V – Las leyes de la naturaleza y de la razón prohíben todas las acciones perjudiciales para la sociedad: todo lo que no esté prohibido por estas leyes, prudentes y divinas, no puede ser impedido y nadie puede ser obligado a hacer lo que ellas no ordenan.
VI – La ley debe ser la expresión de la voluntad general; todas las ciudadanas y ciudadanos deben participar en su formación personalmente o por medio de sus representantes. Debe ser la misma para todos; todas las ciudadanas y todos los ciudadanos, por ser iguales a sus ojos, deben ser igualmente admisibles a todas las dignidades, puestos y empleos públicos, según sus capacidades y sin más distinción que la de sus virtudes y sus talentos.
VII – Ninguna mujer se halla eximida de ser acusada, detenida y encarcelada en los casos determinados por la Ley. Las mujeres obedecen como los hombres a esta Ley rigurosa.
VIII – La Ley sólo debe establecer penas estrictas y evidentemente necesarias y nadie puede ser castigado más que en virtud de una Ley establecida y promulgada anteriormente al delito y legalmente aplicada a las mujeres.
IX – Sobre toda mujer que haya sido declarada culpable caerá todo el rigor de la Ley.
X – Nadie debe ser molestado por sus opiniones incluso fundamentales; si la mujer tiene el derecho de subir al cadalso, debe tener también igualmente el de subir a la Tribuna con tal que sus manifestaciones no alteren el orden público establecido por la Ley.
XI – La libre comunicación de los pensamientos y de las opiniones es uno de los derechos más preciosos de la mujer, puesto que esta libertad asegura la legitimidad de los padres con relación a los hijos. Toda ciudadana puede, pues, decir libremente, soy madre de un hijo que os pertenece, sin que un prejuicio bárbaro la fuerce a disimular la verdad; con la salvedad de responder por el abuso de esta libertad en los casos determinados por la Ley.
XII – La garantía de los derechos de la mujer y de la ciudadana implica una utilidad mayor; esta garantía debe ser instituida para ventaja de todos y no para utilidad particular de aquellas a quienes es confiada.
XIII – Para el mantenimiento de la fuerza pública y para los gastos de administración, las contribuciones de la mujer y del hombre son las mismas; ella participa en todas las prestaciones personales, en todas las tareas penosas, por lo tanto, debe participar en la distribución de los puestos, empleos, cargos, dignidades y otras actividades.
XIV – Las Ciudadanas y Ciudadanos tienen el derecho de comprobar, por sí mismos o por medio de sus representantes, la necesidad de la contribución pública.
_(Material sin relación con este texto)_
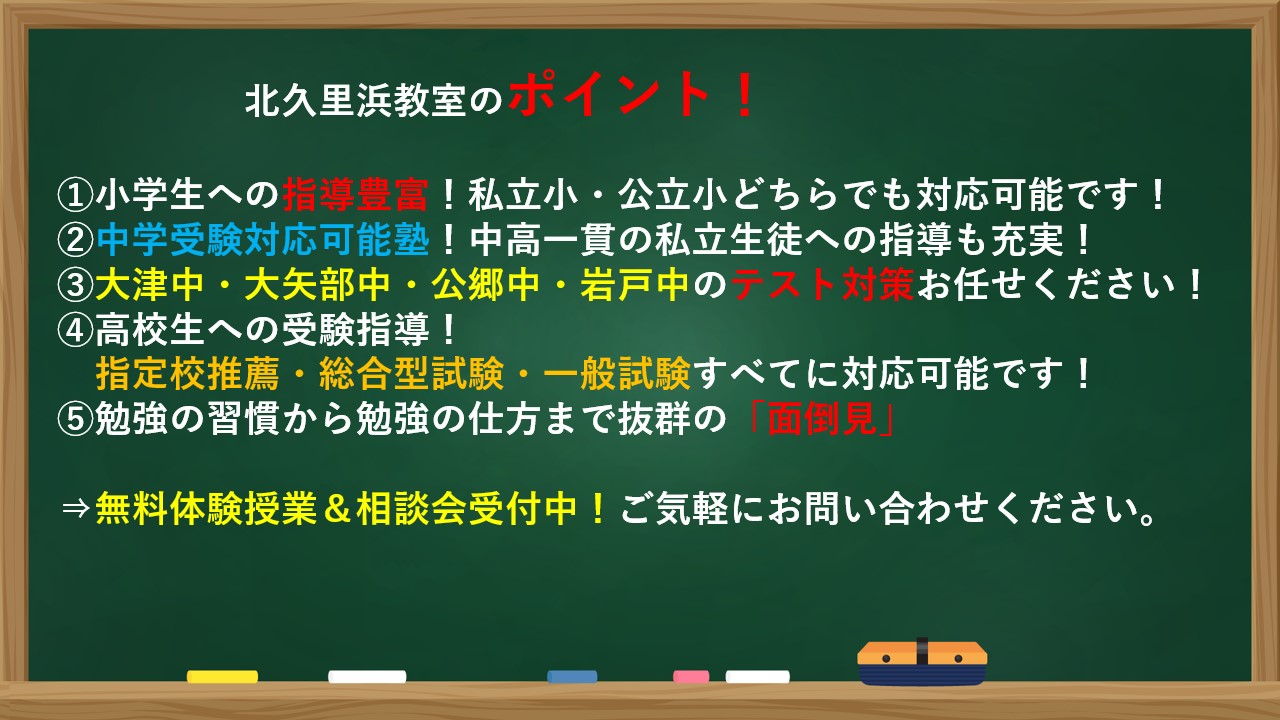 北久里浜教室のポイント！

①小学生への指導豊富！私立小・公立小どちらでも対応可能です！
②中学受験対応可能塾！中高一貫の私立生徒への指導も充実！
③大津中・大矢部中・公郷中・岩戸中のテスト対策お任せください！
④高校生への受験指導！
指定校推薦・総合型試験・一般試験すべてに対応可能です！
⑤勉強の習慣から勉強の仕方まで抜群の「面倒見」

⇒無料体験授業＆相談会受付中！ご気軽にお問い合わせください。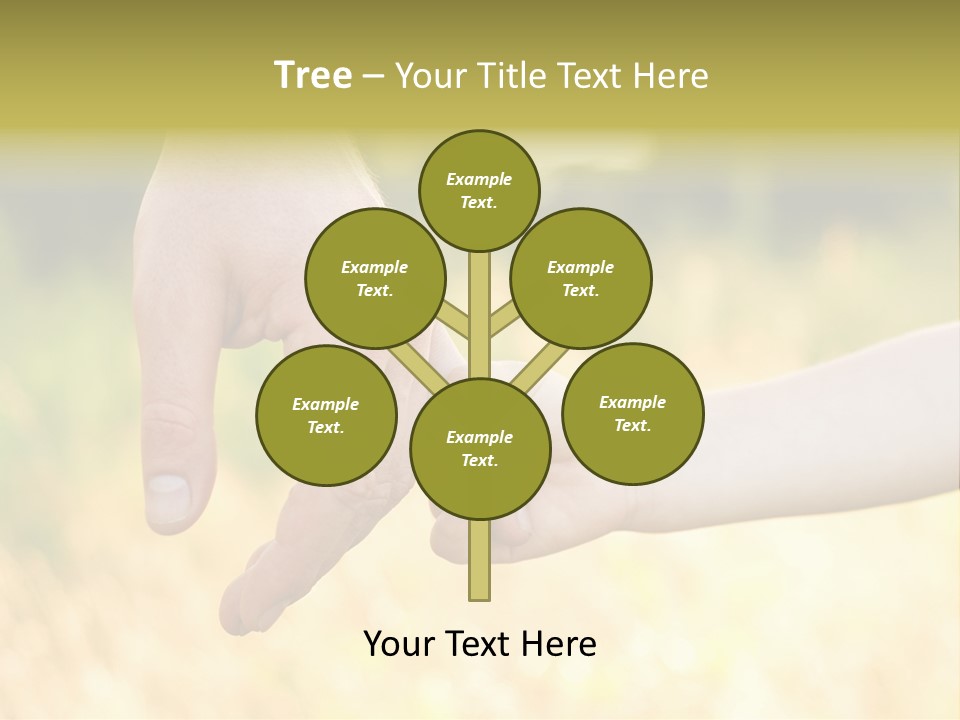 Tree – Your Title Text Here

Example Text.

Example Text.

Example Text.

Example Text.

Example Text.

Example Text.

Your Text Here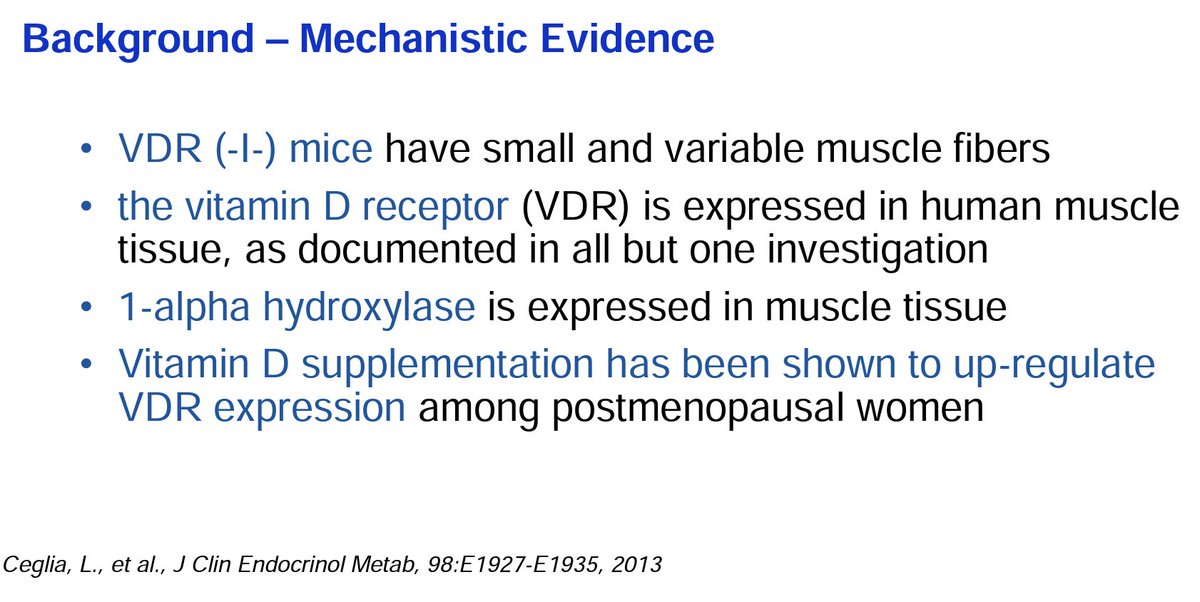 Background – Mechanistic Evidence

• VDR (-I-) mice have small and variable muscle fibers
• the vitamin D receptor (VDR) is expressed in human muscle tissue, as documented in all but one investigation
• 1-alpha hydroxylase is expressed in muscle tissue
• Vitamin D supplementation has been shown to up-regulate VDR expression among postmenopausal women

Ceglia, L., et al., J Clin Endocrinol Metab, 98:E1927-E1935, 2013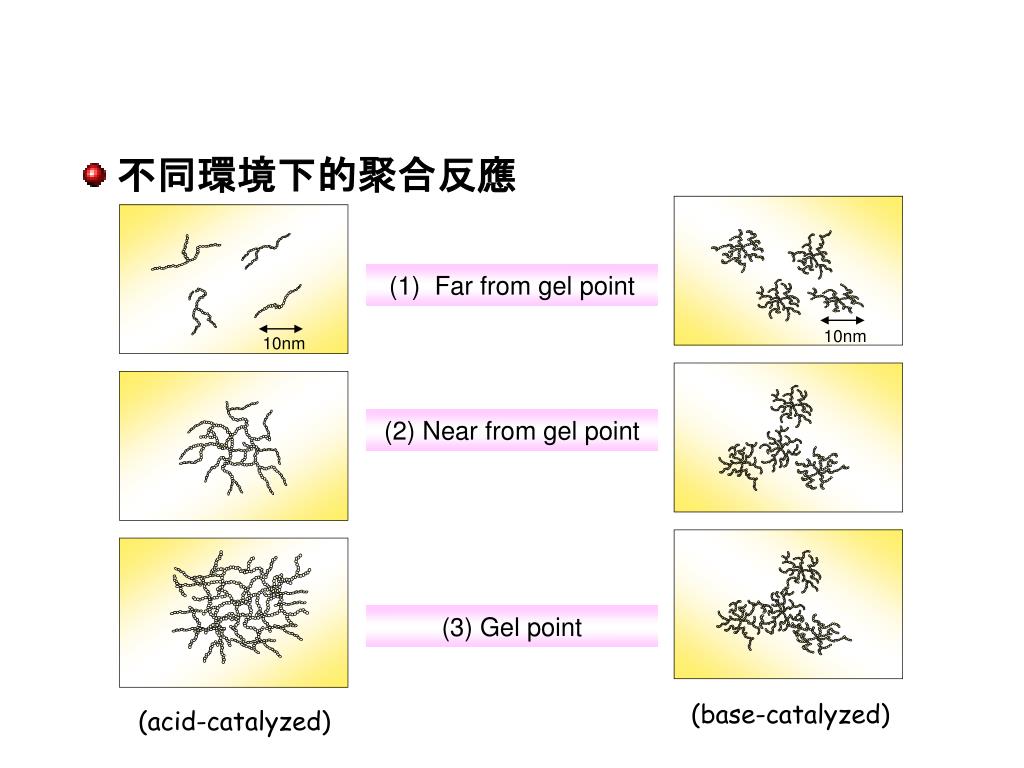 不同環境下的聚合反應

10nm

(1) Far from gel point

10nm

(2) Near from gel point

(3) Gel point

(acid-catalyzed)

(base-catalyzed)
Las Ciudadanas únicamente pueden aprobarla si se admite un reparto igual, no sólo en la fortuna sino también en la administración pública, y si determinan la cuota, la base tributaria, la recaudación y la duración del impuesto.
XV – La masa de las mujeres, agrupada con la de los hombres para la contribución, tiene el derecho de pedir cuentas de su administración a todo agente público.
XVI – Toda sociedad en la que la garantía de los derechos no esté asegurada, ni la separación de los poderes determinada, no tiene constitución; la constitución es nula si la mayoría de los individuos que componen la Nación no ha cooperado en su redacción.
XVII – Las propiedades pertenecen a todos los sexos reunidos o separados; son, para cada uno, un derecho inviolable y sagrado; nadie puede ser privado de ella como verdadero patrimonio de la naturaleza a no ser que la necesidad pública, legalmente constatada, lo exija de manera evidente y bajo la condición de una justa y previa indemnización.